今は、「アイビー就労支援の会」を友人と始め、福祉用具木工製品の開発・制作・販売をしておられます。

奥さんの賞子さんは松江の小学校の教員で、障がいのある子供達がICTを日常生活で活用していく研究をしている「魔法のプロジェクト」のメンバーです。

ホームページも作っておられますので、ご覧ください。

『不登校物語』著者の岡田健二さんは琴浦町の方です。

子どもさんは東伯町の学校にも行っておられましたが、担任の心無い対応や友だち関係で学校が合わなくて県内の学校をいろいろ転校。

鳥取県内の学校でのわが子への酷い対応についても書かれています。

なんと、二男さんは私の大学の後輩で高校教員をしておられます。

今は3人とも成人され仕事をしておられます。

「不登校」といっても、個々様々なケースがありますし、いろいろな考え方があります。

岡田さんも当時は随分悩まれ、戸惑いもあったと思います。

「自分が何とかしなければ」「学校に行かせなけばならない」と必死になって学校探しをし、父親としての接し方を反省しておられるようにも感じます。

団塊世代のお父さんにとっては、学歴偏重主義の中で育ってきて、子どもへの対応も葛藤されていたと思います。

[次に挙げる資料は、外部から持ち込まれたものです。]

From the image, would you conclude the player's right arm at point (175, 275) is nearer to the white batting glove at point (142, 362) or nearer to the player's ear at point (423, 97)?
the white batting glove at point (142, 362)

お父さんなりに、意味づけというか納得したかったのではないでしょうか。

発達障害についても不登校についても、周りの人の理解が十分でないために、自分を追い詰め、生き辛さを感じておられる人は多いです。

家族も責任を感じ、当事者の方を責めてしまう場合もあります。

しかし、適切な対応をして環境を変えることによって、その人らしい生き方ができるようになります。

発達障害も不登校も決して本人のせいではなく、努力が足りないのでも怠けているのでもありません。

就学中の子どもだけでなく、社会に出てからも偏見や間違った慣習によって悩んでいる人もあります。

家族や周りの人たちだけでなく、教員や医者の理解もまだまだ十分ではありませんし、個々への支援となるとまだまだ課題も多いです。

その解決のためには、もっともっと理解の支援の輪を広げていき、誰もが気軽に相談のできる環境を整備していくことが必要です。

私たちももっといろいろな人の声を聞き、勉強をしていく必要があります。

2月14日(日)13:00から岡田健二さんの講演が倉吉未来中心セミナールーム4で行われます。
当日参加もできますので、ぜひおいでください。